EXERCISE REQUIREMENTS: Restate the listing below with no word altered.

DATA FOR THIS EXERCISE:
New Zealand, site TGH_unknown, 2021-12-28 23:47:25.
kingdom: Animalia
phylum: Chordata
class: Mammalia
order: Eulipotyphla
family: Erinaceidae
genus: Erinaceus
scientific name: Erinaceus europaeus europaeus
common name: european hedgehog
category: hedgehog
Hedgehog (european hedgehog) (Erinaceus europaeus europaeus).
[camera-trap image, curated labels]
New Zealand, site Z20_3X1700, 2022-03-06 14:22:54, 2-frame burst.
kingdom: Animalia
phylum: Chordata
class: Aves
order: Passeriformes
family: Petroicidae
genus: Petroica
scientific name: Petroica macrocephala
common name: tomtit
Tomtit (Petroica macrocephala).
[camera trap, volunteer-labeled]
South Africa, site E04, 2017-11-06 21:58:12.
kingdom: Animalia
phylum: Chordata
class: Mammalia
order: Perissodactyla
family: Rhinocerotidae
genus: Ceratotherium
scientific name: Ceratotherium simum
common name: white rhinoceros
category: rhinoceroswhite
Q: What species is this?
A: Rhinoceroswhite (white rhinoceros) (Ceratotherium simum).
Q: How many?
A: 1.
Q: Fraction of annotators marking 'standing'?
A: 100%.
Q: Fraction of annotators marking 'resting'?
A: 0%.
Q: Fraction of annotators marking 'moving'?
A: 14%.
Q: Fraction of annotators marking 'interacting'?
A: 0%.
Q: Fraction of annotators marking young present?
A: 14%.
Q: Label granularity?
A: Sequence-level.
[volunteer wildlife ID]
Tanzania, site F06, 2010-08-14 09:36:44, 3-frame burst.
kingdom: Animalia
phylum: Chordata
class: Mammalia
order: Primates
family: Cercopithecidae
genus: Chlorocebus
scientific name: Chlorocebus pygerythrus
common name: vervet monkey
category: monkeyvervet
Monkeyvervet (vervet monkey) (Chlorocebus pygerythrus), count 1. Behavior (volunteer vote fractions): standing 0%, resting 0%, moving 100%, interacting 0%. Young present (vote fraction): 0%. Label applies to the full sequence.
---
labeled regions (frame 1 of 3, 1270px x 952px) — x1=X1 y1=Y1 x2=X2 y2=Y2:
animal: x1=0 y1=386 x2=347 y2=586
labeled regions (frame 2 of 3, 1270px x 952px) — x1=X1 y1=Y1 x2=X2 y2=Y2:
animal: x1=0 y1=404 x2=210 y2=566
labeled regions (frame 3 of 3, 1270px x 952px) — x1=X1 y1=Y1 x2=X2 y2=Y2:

WRITTEN RESPONSE:
New Zealand, site TGH_unknown, 2021-12-28 23:47:25.
kingdom: Animalia
phylum: Chordata
class: Mammalia
order: Eulipotyphla
family: Erinaceidae
genus: Erinaceus
scientific name: Erinaceus europaeus europaeus
common name: european hedgehog
category: hedgehog
Hedgehog (european hedgehog) (Erinaceus europaeus europaeus).
[camera-trap image, curated labels]
New Zealand, site Z20_3X1700, 2022-03-06 14:22:54, 2-frame burst.
kingdom: Animalia
phylum: Chordata
class: Aves
order: Passeriformes
family: Petroicidae
genus: Petroica
scientific name: Petroica macrocephala
common name: tomtit
Tomtit (Petroica macrocephala).
[camera trap, volunteer-labeled]
South Africa, site E04, 2017-11-06 21:58:12.
kingdom: Animalia
phylum: Chordata
class: Mammalia
order: Perissodactyla
family: Rhinocerotidae
genus: Ceratotherium
scientific name: Ceratotherium simum
common name: white rhinoceros
category: rhinoceroswhite
Q: What species is this?
A: Rhinoceroswhite (white rhinoceros) (Ceratotherium simum).
Q: How many?
A: 1.
Q: Fraction of annotators marking 'standing'?
A: 100%.
Q: Fraction of annotators marking 'resting'?
A: 0%.
Q: Fraction of annotators marking 'moving'?
A: 14%.
Q: Fraction of annotators marking 'interacting'?
A: 0%.
Q: Fraction of annotators marking young present?
A: 14%.
Q: Label granularity?
A: Sequence-level.
[volunteer wildlife ID]
Tanzania, site F06, 2010-08-14 09:36:44, 3-frame burst.
kingdom: Animalia
phylum: Chordata
class: Mammalia
order: Primates
family: Cercopithecidae
genus: Chlorocebus
scientific name: Chlorocebus pygerythrus
common name: vervet monkey
category: monkeyvervet
Monkeyvervet (vervet monkey) (Chlorocebus pygerythrus), count 1. Behavior (volunteer vote fractions): standing 0%, resting 0%, moving 100%, interacting 0%. Young present (vote fraction): 0%. Label applies to the full sequence.
---
labeled regions (frame 1 of 3, 1270px x 952px) — x1=X1 y1=Y1 x2=X2 y2=Y2:
animal: x1=0 y1=386 x2=347 y2=586
labeled regions (frame 2 of 3, 1270px x 952px) — x1=X1 y1=Y1 x2=X2 y2=Y2:
animal: x1=0 y1=404 x2=210 y2=566
labeled regions (frame 3 of 3, 1270px x 952px) — x1=X1 y1=Y1 x2=X2 y2=Y2:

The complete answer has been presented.